Thursday, August 27, 2009

A few liquid dramas

After leaving Coral Bay we headed to Exmouth. Coughing, spluttering and a loss of power in the engine gave us an unscheduled stop by the side of the road about 120km from our destination. A quick dip of the fuel tank revealed it was bone dry. (We have no fuel gauge in the bus, so dipping a long stake of wood into the tank reveals the fuel level. It’s a bit crude but it works.) We’re still not quite sure how we came to run out. We keep a tally of the distance we’ve travelled, and after about 800 - 1000km we start to look for a road house, knowing we can usually get about 1500km from a full tank. This time around we’d only travelled about 850km, so why consumption was so high is still a mystery. Anyway, kids and I stayed in the bus while Trucky took the jerry can and the Terios into Exmouth. He returned a few hours later and we headed off again, with just enough diesel to get to Exmouth. $515 to fill the tank!!

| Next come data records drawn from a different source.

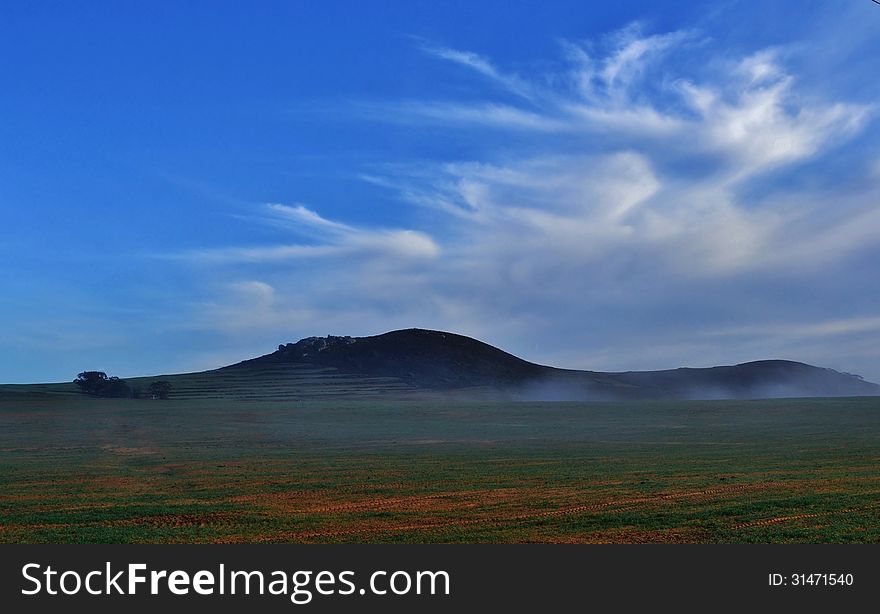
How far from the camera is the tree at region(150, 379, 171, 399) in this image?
5448 inches

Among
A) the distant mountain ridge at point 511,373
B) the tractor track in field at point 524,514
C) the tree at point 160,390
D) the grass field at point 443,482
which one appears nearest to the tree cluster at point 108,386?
the tree at point 160,390

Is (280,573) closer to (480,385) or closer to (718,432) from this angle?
(718,432)

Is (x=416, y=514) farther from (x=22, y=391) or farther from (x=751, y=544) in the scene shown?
(x=22, y=391)

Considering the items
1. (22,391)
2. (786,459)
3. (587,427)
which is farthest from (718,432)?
(22,391)

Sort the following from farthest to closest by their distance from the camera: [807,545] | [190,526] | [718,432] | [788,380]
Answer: [788,380]
[718,432]
[190,526]
[807,545]

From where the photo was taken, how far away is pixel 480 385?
167 meters

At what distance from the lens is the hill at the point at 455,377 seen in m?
153

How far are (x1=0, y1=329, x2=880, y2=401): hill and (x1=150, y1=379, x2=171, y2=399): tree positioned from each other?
89.4 inches

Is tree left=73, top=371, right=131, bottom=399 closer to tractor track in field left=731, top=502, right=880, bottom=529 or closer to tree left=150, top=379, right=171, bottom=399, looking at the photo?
tree left=150, top=379, right=171, bottom=399

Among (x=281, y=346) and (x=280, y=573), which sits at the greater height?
(x=281, y=346)

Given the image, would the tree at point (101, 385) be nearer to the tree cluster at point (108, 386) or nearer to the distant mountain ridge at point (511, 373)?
the tree cluster at point (108, 386)

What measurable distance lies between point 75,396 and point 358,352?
62558 mm

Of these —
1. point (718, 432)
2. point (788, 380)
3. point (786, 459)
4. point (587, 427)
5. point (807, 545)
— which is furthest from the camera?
point (788, 380)

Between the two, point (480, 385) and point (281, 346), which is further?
point (281, 346)
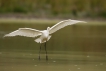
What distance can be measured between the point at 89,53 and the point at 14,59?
13.2 feet

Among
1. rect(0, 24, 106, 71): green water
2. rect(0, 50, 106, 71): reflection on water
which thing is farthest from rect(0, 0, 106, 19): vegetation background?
rect(0, 50, 106, 71): reflection on water

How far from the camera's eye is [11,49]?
67.7ft

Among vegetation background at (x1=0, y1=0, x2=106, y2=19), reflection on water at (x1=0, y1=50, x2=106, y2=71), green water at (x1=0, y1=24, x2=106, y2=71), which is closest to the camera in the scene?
reflection on water at (x1=0, y1=50, x2=106, y2=71)

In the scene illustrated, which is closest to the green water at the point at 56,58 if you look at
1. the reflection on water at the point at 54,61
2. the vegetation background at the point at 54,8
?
the reflection on water at the point at 54,61

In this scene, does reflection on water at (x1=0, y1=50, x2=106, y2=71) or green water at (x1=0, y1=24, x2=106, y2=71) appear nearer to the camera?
Answer: reflection on water at (x1=0, y1=50, x2=106, y2=71)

The drama continued the next morning when we stopped at Exmouth Visitors Centre to fill up with water. They are very well set up with a huge car park, and two taps of potable water for filling up camper water tanks. We pulled up at the tap and connected up. I started the water and immediately I could see it coming out onto the ground. Knowing we couldn’t be already full, I turned the water off and Trucky crawled under the bus. Inspection showed a split hose coming off the water tank. He cut a new piece to size, fitted it and then we were able to successfully fill up with water.

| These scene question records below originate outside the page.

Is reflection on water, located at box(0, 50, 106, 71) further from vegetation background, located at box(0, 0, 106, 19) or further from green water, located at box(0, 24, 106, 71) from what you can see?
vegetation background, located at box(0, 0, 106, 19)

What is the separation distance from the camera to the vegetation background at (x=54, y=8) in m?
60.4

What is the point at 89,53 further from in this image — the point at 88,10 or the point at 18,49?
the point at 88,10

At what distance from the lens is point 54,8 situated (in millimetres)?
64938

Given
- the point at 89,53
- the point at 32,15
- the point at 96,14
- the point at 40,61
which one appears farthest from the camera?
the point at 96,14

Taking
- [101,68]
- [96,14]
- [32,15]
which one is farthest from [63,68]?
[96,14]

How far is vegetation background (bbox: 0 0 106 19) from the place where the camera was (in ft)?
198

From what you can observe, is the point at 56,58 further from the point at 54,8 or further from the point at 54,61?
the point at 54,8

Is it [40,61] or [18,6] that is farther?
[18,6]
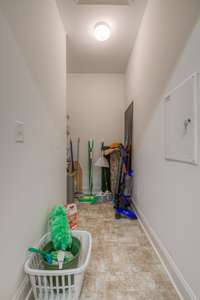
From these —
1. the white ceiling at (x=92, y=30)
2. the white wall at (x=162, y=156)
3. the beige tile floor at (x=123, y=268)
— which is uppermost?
the white ceiling at (x=92, y=30)

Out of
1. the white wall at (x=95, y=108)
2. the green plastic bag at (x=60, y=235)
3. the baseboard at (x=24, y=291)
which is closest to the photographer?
the baseboard at (x=24, y=291)

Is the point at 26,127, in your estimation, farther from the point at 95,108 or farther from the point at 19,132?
the point at 95,108

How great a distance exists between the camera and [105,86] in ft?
12.8

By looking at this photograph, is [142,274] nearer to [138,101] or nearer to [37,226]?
[37,226]

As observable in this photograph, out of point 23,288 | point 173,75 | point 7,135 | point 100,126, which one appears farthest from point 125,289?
point 100,126

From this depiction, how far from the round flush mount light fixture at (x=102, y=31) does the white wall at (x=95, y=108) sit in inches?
55.8

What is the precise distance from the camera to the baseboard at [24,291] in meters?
1.07

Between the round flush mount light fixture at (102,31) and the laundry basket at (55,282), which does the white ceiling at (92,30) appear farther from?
the laundry basket at (55,282)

This all sounds all like just a bit of an inconvenience, but imagine having your water cut off at home, and no way of getting any for showering, doing dishes, even washing your hands. (We always carry 50L of emergency drinking water.) We both thought we had a hole in the water tank initially, and the idea was fairly traumatic, especially being Sunday in a small town where nothing’s open to get a replacement. The hose repair was reasonably uneventful, so that was a relief. I always feel better once we’ve filled the water tanks, knowing we’ve got the basics covered again for at least the next few days.